* **Task description**: Show every line below where "Zealand" appears.

** Input records follows **

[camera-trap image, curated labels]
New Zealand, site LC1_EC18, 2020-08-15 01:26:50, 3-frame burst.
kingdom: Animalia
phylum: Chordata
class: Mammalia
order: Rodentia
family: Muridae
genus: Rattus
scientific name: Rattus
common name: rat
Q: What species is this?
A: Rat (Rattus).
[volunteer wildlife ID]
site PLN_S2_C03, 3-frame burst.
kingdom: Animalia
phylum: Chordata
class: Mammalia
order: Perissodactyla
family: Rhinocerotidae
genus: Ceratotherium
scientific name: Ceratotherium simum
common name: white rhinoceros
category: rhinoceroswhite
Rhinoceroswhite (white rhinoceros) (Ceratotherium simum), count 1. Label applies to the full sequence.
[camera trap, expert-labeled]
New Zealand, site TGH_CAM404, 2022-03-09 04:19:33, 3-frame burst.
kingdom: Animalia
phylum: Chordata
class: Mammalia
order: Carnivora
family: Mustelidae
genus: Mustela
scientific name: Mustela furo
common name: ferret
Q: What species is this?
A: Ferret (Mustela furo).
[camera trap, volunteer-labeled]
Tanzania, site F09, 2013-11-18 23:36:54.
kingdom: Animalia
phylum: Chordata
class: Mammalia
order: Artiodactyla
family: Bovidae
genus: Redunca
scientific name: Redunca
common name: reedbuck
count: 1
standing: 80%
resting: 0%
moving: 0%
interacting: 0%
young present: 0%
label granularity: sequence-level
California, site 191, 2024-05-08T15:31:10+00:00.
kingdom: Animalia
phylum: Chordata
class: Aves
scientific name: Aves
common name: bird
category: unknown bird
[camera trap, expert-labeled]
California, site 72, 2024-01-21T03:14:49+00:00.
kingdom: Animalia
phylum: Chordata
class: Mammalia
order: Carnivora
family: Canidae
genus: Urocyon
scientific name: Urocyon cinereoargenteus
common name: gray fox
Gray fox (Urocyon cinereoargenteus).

** End of Input records **

* **Exercise solution**:
New Zealand, site LC1_EC18, 2020-08-15 01:26:50, 3-frame burst.
New Zealand, site TGH_CAM404, 2022-03-09 04:19:33, 3-frame burst.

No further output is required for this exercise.